22 Janvier 2019

Congo-Kinshasa: L'épidémie d'Ebola pourrait devenir incontrôlable

Plus de 400 personnes sont mortes et la courbe des décès ne fléchit pas, en dépit d'une campagne de vaccination. L'épidémie la plus meurtrière que le pays ait connue s'étend dans le Nord-Kivu et menace Goma.

L'épidémie d'Ebola, partie de la ville de Beni officiellement le 1er août, s'étend inexorablement vers le sud, en direction de Butembo et Katwa, et même au-delà dans la région de Kayina.

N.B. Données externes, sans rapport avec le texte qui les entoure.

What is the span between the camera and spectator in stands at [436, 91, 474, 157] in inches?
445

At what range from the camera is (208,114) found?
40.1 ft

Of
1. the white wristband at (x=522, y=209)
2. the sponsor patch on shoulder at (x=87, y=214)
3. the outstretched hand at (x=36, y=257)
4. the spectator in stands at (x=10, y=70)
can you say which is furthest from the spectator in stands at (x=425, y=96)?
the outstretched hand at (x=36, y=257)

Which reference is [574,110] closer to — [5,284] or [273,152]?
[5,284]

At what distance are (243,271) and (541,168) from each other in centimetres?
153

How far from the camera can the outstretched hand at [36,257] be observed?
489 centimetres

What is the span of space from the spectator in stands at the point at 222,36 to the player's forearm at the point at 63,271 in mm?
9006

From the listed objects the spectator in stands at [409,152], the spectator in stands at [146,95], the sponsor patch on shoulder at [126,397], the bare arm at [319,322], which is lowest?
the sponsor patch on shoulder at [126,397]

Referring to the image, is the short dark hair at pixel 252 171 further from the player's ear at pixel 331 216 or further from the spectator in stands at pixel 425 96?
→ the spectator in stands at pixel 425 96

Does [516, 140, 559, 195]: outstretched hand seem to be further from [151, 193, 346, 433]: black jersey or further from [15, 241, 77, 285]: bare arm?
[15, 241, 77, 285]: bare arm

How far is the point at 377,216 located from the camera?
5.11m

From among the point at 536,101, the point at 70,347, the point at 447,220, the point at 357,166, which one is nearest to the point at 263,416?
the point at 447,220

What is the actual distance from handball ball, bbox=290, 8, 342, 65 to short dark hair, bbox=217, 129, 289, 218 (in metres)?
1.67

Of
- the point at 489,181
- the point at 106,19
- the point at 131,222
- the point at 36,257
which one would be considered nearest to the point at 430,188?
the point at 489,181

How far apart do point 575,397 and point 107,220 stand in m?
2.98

"La situation à Butembo et Katwa n'est absolument pas contrôlée", explique Laurence Sailly, la coordinatrice pour Médecins sans frontières (MSF) à Beni. "La grande majorité des cas ne sont pas connus et plus ou moins la moitié des cas confirmés sont des décès."

Selon le ministère congolais de la Santé qui publie une évaluation quotidienne des cas d'Ebola recensés, la situation à Beni s'était améliorée avec une douzaine de jours passés sans nouveaux cas déclarés.

Néanmoins, deux personnes contaminées ont été identifiées le week-end dernier et la ville compte le plus grand nombre de cas confirmés (218) et de personnes décédées de la maladie à ce jour (143).

La situation reste très préoccupante à Katwa et surtout Butembo, une ville d'un million d'habitants, située au sud de Beni, dans la province du Nord-Kivu. Ces deux localités représentant aujourd'hui les principaux foyers de progression de l'épidémie.

Avec la crise politique en République démocratique du Congo (RDC), plusieurs centres de santé ont été endommagés à Beni, ce qui rend plus difficile l'identification de nouveaux cas. "Nous parlons d'une population qui a connu de nombreuses années de conflit et qui doit désormais faire face à l'épidémie d'Ebola la plus meurtrière que le pays ait jamais connue", ajoute Laurence Sailly.

La vaccination utilisée pour la première fois

Plus de 60.000 personnes ont été vaccinées contre Ebola et le ministre congolais de la Santé, Oly Llunga Kalenga, a affirmé que cette vaccination, utilisée pour la première fois à grande échelle, a permis d'éviter "des milliers de morts".

Une déclaration difficile à vérifier, d'autant que le nombre de morts se chiffre pour l'instant par centaines et non par milliers.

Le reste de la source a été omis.